CHRIS MYERS … Although this “experiment in radical self-expression” (as one friend called it) wasn’t overtly political, peace and “impeach” signs did pop up in a number of places. But if was Telluride’s Chris Myers (with the help of some friends) who brought the traveling cross exhibit of all the American soldiers killed to date in Iraq and Afghanistan to the playa. The 2500+ white markers, all clumped in a row like an impromptu cemetery, was both moving and sad … Thank you, Chris, for not letting us forget we are still involved in a brutal war.

EARTH & FIRE … As one long-time Burner/Rainbow crossover explained, if the Rainbow Gathering is an earth gathering – held in the woods, alcohol & combustion engine-free, without admission or money of any kind — Burning Man is a fire event – urban, techno-geekish, dependent on generators and solar panels, with a steep entrance fee but hosting a gift economy once through the gate. And indeed, fire is the event’s icon. Poi balls, propane torches, neon, fiber optics, light wires, flaming sculptures – there was more illumination in that desert sky than I’ve seen in most big cities … Of course, there are downsides. The alkali dust is choking, omnipresent. It coats everyone and everything. Great clouds of it. And one day, there was a wind-driven whiteout that lasted for an hour. Breathing was difficult. Visibility dropped to a few feet. Plus, unlike Rainbow, it’s an adult event, not a family gathering. Not only because of the many obscene and wild visuals, but it’s not a kid-friendly place. There were a few children, but it wasn’t recommended or encouraged … At Burning Man danger and fire go hand and hand. The big event on the Sunday of Labor Day was the torching of Burning Man – a giant neon human-like figure, in the center of the playa, with a base that itself was two stories tall. Fireworks spewed out of the burn in wave after wave of color, sound, and explosive brilliance -- as the flames licked their way into the heavens, outshining the moon and stars and turning the dazzling figurine sculpture to hot rubble. A most amazing event. Something one has to experience at least once in one’s life, if not as a cult addiction that continues to draw burners from all over the country to the Nevada desert year after year.
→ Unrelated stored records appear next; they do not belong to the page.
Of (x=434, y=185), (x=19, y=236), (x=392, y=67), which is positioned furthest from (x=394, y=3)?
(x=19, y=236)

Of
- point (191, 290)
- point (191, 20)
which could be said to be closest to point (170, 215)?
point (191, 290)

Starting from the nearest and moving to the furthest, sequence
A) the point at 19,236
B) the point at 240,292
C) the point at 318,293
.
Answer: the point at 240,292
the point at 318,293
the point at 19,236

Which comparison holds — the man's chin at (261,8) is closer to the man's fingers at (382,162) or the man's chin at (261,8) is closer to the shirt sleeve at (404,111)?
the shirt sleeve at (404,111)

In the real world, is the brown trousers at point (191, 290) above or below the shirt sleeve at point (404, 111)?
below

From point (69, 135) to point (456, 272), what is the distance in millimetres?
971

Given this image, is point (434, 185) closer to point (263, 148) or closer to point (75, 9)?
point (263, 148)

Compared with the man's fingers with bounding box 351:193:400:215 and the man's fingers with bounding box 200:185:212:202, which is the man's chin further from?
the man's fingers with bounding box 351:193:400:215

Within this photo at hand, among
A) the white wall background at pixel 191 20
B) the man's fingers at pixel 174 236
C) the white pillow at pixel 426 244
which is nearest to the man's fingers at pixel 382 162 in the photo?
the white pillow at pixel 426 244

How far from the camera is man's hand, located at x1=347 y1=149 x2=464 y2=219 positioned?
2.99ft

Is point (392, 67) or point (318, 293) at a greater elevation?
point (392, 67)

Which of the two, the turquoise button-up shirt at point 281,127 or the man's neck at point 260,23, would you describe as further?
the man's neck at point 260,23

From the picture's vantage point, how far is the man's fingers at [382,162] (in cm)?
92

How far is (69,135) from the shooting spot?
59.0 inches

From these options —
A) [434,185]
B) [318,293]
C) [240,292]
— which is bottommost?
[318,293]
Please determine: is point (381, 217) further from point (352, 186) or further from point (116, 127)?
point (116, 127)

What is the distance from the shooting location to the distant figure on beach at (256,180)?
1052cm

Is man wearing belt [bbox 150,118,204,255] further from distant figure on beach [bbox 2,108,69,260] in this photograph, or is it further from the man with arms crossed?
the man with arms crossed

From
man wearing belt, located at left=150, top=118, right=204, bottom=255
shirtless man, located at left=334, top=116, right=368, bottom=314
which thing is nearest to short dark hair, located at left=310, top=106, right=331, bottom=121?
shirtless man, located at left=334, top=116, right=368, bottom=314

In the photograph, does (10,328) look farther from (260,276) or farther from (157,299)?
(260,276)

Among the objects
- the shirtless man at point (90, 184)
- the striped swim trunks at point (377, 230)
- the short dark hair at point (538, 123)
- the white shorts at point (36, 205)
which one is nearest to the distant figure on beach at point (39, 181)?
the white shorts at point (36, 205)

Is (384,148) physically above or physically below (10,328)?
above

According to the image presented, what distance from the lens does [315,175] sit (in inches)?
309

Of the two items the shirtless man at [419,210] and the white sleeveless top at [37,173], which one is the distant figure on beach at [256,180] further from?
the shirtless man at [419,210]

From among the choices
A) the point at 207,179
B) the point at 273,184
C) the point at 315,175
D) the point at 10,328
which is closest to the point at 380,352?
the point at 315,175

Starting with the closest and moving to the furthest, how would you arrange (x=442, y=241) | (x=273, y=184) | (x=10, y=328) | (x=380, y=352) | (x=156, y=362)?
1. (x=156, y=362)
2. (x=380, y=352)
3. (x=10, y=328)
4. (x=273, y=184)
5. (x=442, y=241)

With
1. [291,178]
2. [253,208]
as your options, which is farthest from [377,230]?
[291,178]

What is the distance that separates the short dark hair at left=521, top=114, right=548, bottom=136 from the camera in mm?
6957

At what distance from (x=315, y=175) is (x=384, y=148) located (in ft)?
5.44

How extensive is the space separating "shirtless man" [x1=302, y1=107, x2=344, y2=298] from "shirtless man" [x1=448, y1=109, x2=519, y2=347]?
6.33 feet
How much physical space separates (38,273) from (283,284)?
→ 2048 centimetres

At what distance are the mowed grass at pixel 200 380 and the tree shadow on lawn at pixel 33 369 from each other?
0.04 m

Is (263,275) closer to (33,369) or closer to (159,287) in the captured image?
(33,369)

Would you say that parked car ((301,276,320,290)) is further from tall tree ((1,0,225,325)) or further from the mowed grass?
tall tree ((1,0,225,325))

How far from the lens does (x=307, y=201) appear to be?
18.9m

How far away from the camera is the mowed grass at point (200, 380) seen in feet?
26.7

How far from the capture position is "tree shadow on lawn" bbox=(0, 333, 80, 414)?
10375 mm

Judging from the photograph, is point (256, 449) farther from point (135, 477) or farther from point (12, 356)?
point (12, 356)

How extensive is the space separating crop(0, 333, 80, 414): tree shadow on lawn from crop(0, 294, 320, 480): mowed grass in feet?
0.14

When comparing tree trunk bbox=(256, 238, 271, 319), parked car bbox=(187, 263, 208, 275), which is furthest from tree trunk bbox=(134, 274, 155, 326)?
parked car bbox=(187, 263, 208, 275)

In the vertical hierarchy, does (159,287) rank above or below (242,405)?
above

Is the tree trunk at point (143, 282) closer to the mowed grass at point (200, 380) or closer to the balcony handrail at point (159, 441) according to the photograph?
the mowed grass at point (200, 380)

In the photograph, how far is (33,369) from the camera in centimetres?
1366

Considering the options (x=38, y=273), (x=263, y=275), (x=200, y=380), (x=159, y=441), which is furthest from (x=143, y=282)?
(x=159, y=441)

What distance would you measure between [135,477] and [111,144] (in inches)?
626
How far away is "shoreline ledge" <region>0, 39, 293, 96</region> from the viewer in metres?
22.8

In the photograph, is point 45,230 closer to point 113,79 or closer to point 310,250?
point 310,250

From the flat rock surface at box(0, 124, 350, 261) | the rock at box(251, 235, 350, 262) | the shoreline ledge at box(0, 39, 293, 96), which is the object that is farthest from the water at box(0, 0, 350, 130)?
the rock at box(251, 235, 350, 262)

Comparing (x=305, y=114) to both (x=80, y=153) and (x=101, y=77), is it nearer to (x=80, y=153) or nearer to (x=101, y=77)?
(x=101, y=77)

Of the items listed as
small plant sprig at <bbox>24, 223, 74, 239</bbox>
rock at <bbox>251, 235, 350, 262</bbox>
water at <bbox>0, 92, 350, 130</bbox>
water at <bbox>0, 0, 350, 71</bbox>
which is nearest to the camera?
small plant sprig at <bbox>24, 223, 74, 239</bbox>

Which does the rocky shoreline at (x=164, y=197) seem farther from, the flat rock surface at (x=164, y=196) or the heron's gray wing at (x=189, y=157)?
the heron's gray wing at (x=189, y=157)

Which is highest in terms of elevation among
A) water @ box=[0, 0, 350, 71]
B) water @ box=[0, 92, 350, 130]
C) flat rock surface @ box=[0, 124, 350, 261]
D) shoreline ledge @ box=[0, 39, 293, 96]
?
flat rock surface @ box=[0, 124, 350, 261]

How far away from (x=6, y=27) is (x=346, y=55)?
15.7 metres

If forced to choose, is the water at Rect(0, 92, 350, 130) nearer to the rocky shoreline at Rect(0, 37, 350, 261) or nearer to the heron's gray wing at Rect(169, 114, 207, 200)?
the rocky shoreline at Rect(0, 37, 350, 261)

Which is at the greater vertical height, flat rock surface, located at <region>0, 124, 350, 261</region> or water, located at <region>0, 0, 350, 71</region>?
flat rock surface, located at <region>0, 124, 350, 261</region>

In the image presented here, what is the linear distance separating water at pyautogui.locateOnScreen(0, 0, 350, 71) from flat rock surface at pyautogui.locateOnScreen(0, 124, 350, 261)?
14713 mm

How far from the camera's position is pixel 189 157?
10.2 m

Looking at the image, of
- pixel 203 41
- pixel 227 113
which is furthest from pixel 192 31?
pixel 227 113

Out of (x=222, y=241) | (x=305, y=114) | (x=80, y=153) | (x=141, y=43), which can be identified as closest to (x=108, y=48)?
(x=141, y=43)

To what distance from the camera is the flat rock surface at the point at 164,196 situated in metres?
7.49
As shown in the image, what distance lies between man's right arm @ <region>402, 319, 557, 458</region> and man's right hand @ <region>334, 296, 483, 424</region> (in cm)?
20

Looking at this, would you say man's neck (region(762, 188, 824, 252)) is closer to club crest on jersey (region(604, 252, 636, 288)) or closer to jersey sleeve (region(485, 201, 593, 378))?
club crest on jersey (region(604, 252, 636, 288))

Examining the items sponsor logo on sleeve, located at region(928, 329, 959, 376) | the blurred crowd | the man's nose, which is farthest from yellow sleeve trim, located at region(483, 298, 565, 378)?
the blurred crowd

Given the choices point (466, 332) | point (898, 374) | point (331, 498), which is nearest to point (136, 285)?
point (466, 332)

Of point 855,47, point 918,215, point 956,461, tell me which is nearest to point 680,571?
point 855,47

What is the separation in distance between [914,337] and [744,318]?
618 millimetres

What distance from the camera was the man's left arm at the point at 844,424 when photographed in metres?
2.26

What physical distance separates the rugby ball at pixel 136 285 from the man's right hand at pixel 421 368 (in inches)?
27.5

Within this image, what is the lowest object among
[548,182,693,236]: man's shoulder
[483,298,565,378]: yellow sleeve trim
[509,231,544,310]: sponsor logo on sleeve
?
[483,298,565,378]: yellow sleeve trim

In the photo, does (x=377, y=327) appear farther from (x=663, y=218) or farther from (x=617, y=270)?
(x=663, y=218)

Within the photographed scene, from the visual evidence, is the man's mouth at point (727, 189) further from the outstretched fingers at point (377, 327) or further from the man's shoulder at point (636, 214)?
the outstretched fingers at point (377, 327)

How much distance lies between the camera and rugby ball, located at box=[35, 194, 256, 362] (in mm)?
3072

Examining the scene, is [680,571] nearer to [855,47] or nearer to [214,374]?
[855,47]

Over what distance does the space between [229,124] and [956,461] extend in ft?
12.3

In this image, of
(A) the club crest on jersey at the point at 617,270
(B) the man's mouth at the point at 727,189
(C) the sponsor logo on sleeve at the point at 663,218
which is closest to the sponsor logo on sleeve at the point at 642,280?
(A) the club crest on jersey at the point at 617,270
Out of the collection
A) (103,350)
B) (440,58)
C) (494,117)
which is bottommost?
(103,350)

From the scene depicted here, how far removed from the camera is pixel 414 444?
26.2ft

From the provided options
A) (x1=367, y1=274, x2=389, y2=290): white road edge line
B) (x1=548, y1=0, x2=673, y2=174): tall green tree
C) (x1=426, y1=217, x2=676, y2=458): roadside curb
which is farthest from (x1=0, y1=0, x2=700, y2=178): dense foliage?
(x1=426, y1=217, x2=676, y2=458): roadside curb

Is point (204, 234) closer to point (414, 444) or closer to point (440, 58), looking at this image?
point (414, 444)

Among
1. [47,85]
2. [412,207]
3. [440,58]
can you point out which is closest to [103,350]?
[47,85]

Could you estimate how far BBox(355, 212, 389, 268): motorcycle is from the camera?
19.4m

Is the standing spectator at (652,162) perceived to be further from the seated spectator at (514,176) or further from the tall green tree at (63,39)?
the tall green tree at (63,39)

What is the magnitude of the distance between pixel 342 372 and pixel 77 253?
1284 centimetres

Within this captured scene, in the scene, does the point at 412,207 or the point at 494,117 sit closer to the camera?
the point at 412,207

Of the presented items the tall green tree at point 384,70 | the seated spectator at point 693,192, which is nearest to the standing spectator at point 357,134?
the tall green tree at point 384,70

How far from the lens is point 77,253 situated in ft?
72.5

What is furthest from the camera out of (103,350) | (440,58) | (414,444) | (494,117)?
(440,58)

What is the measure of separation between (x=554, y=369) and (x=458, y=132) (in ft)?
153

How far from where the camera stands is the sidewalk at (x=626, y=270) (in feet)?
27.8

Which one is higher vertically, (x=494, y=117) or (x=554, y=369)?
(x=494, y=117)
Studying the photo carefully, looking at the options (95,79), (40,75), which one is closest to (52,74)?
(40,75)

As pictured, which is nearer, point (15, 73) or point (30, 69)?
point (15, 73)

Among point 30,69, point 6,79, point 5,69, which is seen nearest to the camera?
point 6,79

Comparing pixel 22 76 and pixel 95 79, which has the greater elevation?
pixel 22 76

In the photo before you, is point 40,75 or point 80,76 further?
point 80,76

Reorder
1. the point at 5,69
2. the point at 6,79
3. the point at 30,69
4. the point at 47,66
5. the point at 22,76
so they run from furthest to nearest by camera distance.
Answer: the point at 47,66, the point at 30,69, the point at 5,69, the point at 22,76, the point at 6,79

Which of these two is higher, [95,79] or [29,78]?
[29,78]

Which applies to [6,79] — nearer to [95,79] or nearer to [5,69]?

SPENCER HOT SPRINGS … Of course, no trip across the Great Basin would be complete without a stop at these wonderful free pools on BLM land between Eureka and Austin. We pulled in at midnight on the way out and camped amid the sagebrush after a lovely star-studded soak. It’s why I always take Highway 50 going west.

INCLINE VILLAGE … And on the way back from BM we took a detour down to Lake Tahoe to visit with my dear friend from my wild days in Sixties San Francisco, Dr. Francesca Bero. She’s a full professor and head of the Education Department at Sierra Nevada College. She was having a block party and we got to meet wonderful people, eat delicious barbecue, catch up all the changes of the last three decades and get hot showers to boot (finally washing off that thick playa dust) … Nothing like packing a lifetime into one week of travel.

Art Goodtimes is a San Miguel County commissioner.